The Complexities of a Biking Transition and the New York City Backlash
New York City's new-ish First Avenue bike lane.

New York City's new-ish First Avenue bike lane.

On November 22 and November 23, 2010, The New York Times gave biking in New York City significant coverage in print.

The paper wrote about the city’s plans for a cross-borough bike share system. And then a day later how the transformation of the 200 miles of city streets in the past few years to accommodate bike lanes has resulted in a heated “backlash.”

We’ve been writing about and support New York City’s successful bike initiatives and EMBARQ, the producer of this blog, released a video on the bike- and pedestrian-friendly infrastructure spearheaded by New York City Department of Transportation (NYCDOT) Commissioner Janette Sadik-Khan. The City is instituting mass transit expansion, including bus rapid transit and policies for more healthful and livable communities to bring a balance in modal usage, improve quality of life and ultimately diminish the dominance of personal vehicles on the City’s streets.

Yet, according to the Times article, business owners and drivers in Manhattan have erupted in discontent over the eliminated parking spaces and difficulty of making deliveries caused by new bike lanes on Columbus Avenue. And in Staten Island, lanes were removed on Capodanno Boulevard to “better meet Staten Island’s unique transportation issues.”

Perhaps, as Streetsblog’s Ben Fried points out, the article overstates the tension between bike lane supporters and detractors, pitting one group against the other without giving the issues their due explanation. The New York Times reporter J. David Goodman is inconsistent in his explanation of the conflict. First he states, “the opposition to the city’s agenda on bicycles has far less organization and passion than the bicycling advocates, but it is gaining increased attention.” Taking on a different tone, later in the article he says that surging bike ridership has spurred “simmering cultural conflict between competing notions of urban transportation.” Fried calls out Goodman’s poorly researched examples of “dissent” to bike lanes like an anti-bike lane rally in the Lower East Side he chose not to cover in Streetsblog because it “drew more reporters than bike lane opponents.”

Rather than pointing to conflict, Scott Stringer, Manhattan Borough President, more accurately described the complicated issues as New York surges ahead with infrastructure changes. Stringer says it’s a lack of education and attention to safety that causes a misuse of the lanes. “We’ve got seniors who think bike lanes are walkways. We’ve got police cars using bike lanes as a quick way around town.” He continues, “We’ve got taxi cabs pulling up so close to the bike lanes that a passenger gets out and actually doors a cyclist.”

And then there are the cyclists who hop onto sidewalks, ride against traffic and cruise at dangerous speeds. For those riders, NYC DOT has a campaign called “Don’t be a Jerk” that it released along with a set of cycling rules.

A New York City DOT posted promoting safety in bike lanes.

A New York City DOT posted promoting safety in bike lanes. Photo by scottmontreal.
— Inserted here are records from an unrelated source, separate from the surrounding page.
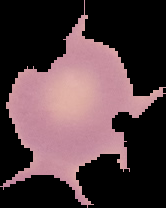
From a thin blood film. Result: no Plasmodium parasites detected. The area outside the segmented cell region is set to black. Image is 166×208 pixels.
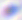

Summary:
  - Modality: photomicrograph
  - Identification: Toxoplasma gondii
  - Magnification: 400x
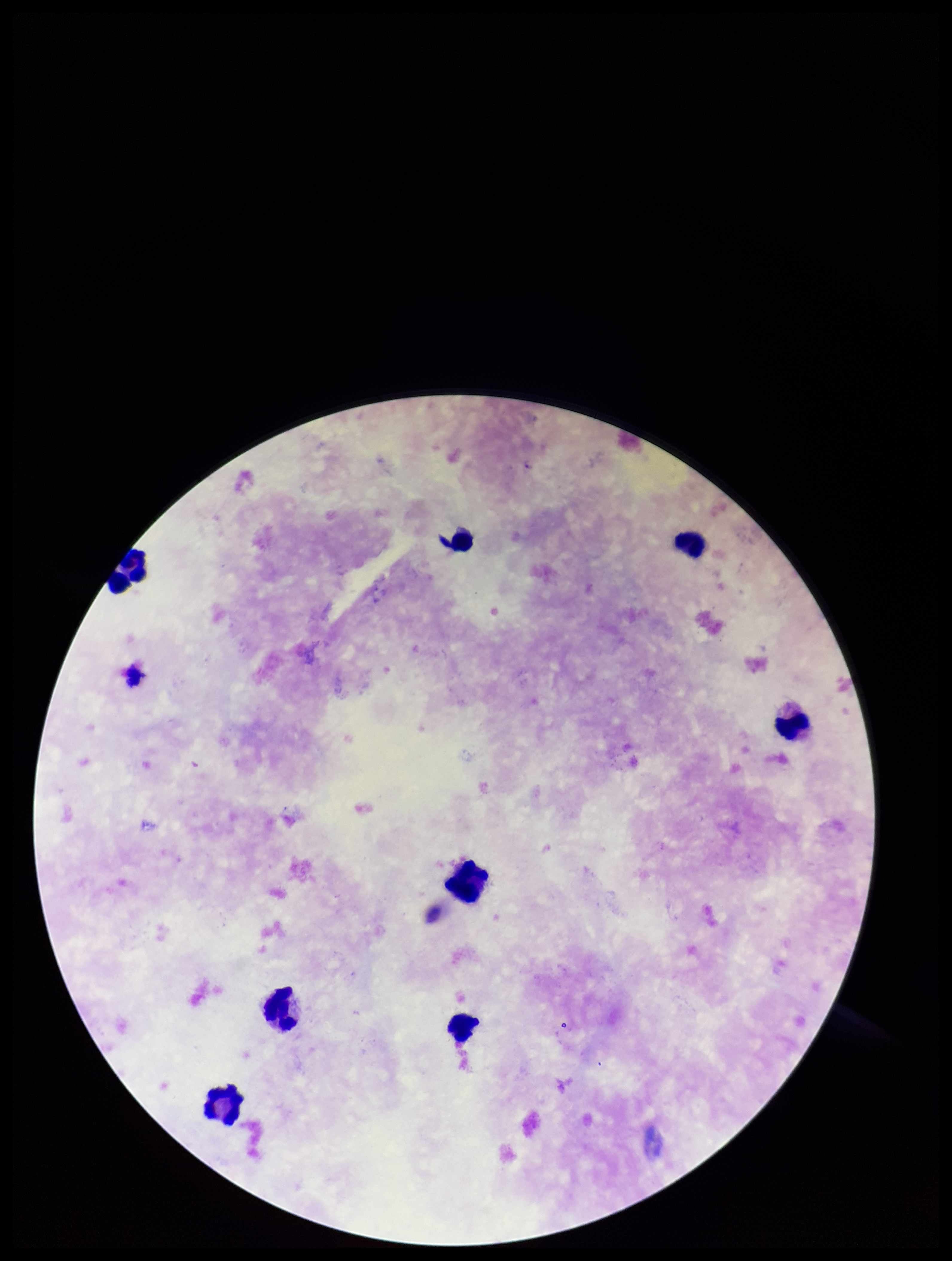

Parasite count: 1. Stained with Giemsa. Image is 952×1261 pixels. Plasmodium parasites: identified. Patient malaria status: infected. Leukocyte count: 8. Species reported for this patient: Plasmodium falciparum. Preparation: thick blood smear. Smartphone photograph taken through the eyepiece of a microscope. One field from this slide.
Identify the parasite.
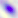
This is Toxoplasma gondii.

Summary:
  - Magnification: 400x
  - Modality: micrograph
One commenter on TheCityFix described his concerns:

For all its candy coated political correctness & college town nostalgic dreams, cycling in Manhattan’s over-congested streets is dangerous & often out of control. Not the least of which it is unregulated, unenforced & totally uninsured . . . NYC cyclists rarely use bike lanes, ride in any direction they please, yell at pedestrians to get out of the way and basically are on power trips with no regard for anyone. There is even an ever growing, non-gender specific, macho cyclist subculture that promotes bikes without brakes & gears…

And indeed some bikers who want to ride fast even oppose the lanes. We found a video by a biker who said the new First Avenue lanes are dangerous because she wasn’t able to go fast enough.

In the wake of all this, the City Council will hold a hearing on bicycling on December 9th to address the needs of cyclists and other road users as well as how NYC DOT has worked with community boards to review large-scale road changes. And police are cracking down on biking traffic violations. (Bikers must follow the same rules, markings and traffic signals as motorists.)

Demarcated bike lanes as well as protected lanes that move the car-parking lane away from the curb have improved safety for bikers and shifted the paradigm of what a sustainable and livable city is. More people are biking than before and the City is finding more of an equilibrium between cyclists, pedestrians, mass transit riders and cars on the streets. Traffic calming measures makes streets safer and more usable for walkers and riders and clears up space for expanded surface transit. Although injuries and fatalities increased for riders in 2010 compared to 2009, daily biker ridership has increased dramatically, meaning rates of injuries are dramatically on the decline.

New York is a city of such diverse street activity that compromise is required. Even though a subset of biking culture is about breaking the rules, bike lanes and city streets must accommodate all types of mobility.